Thanks for sharing that. I recently was looking at a different comparison of the _batch_ capabilities of flink and SS [1], which found that flink was faster at terasort than SS. I'm curious to understand why it is that it looks like SS can get higher throughput than flink in the streaming case, but less in the batch case.
I don't think SS gets higher streaming throughput than Flink. That was an assumption written in the Yahoo! streaming benchmark without an actual experiment.
Flink comes from a more database oriented background. It grew out of research project at TU Berlin[1].
I believe, Flink tried to focus on query language and optimization, as you probably would in a database settings. In contrast, Spark is sometimes described as a batch processing system, which provides a real-time experience by intelligently partitioning the work.
Another major difference is that Flink's scheduler doesn't have a notion of data locality like Spark's. If you want to use data local to the node you have to query whatever you're storing your stuff in (HDFS) and filter those items that aren't on the node.
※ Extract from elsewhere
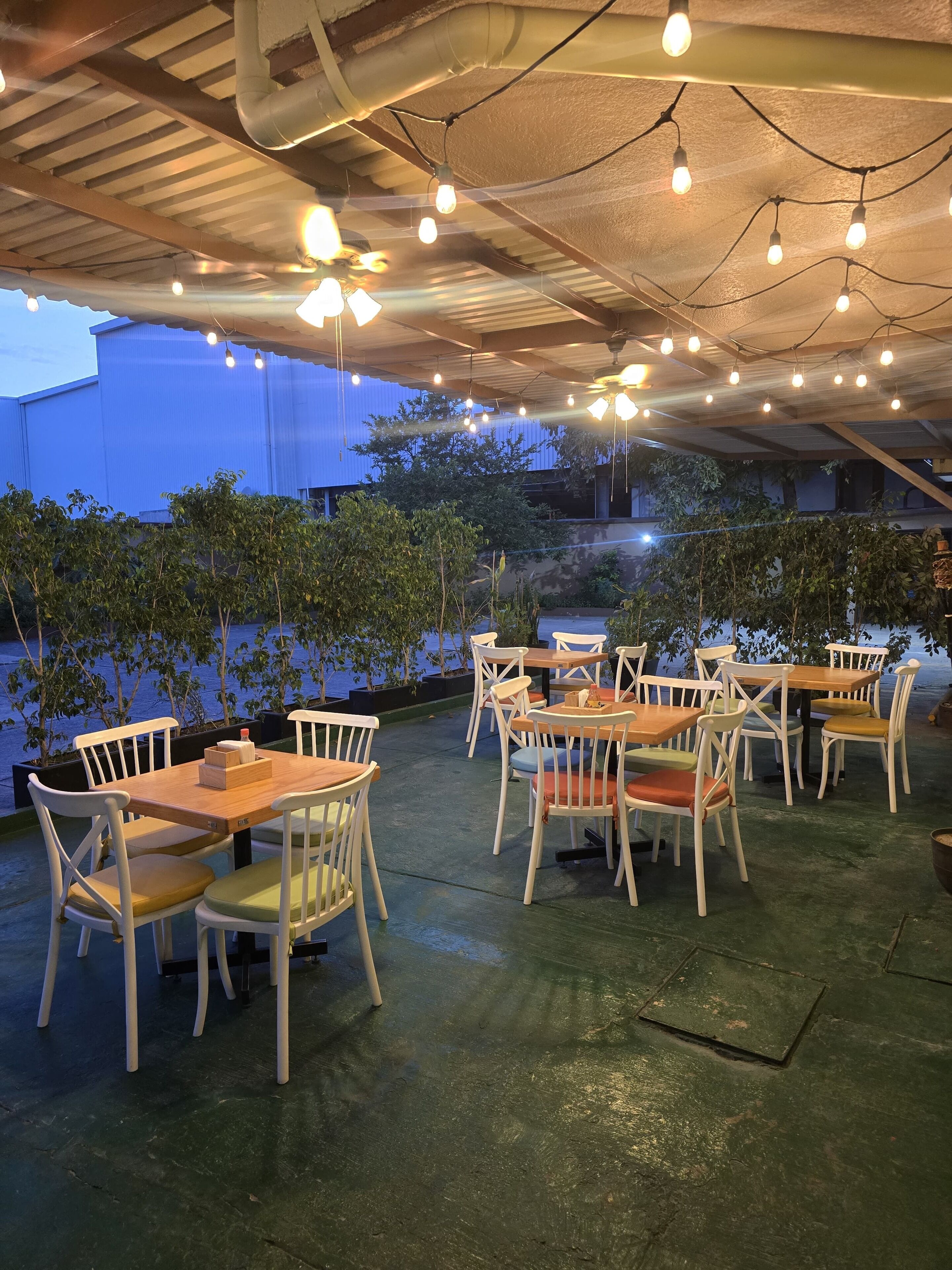 Restaurante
Inside a data flow program, the scheduler tries to schedule as local as possible.
For the inputs to a streaming program (for example Kafka partitions), there is currently no locality consideration, but the locality there changes throughout a program lifetime anyways (brokers change leadership and rebalance)
Flink's DataSet API does assign data to tasks after the scheduling. That assignment respects locality, actually. That lazy assignment makes it possible to handle large numbers of small files, for example.
Hmm, I didn't know that about the DataSet API. When I looked at the scheduler's code it didn't seem to have any notion of data locality except for colocation of vertices. I'll take a look at the DataSet API's code though, thanks!
If you're interested in Apache Beam (dataflow), then Flink seems to me the best candidate to become sn open source runner. Spark 2.0 may change things though.
Most I have found are light in actual contrast detail.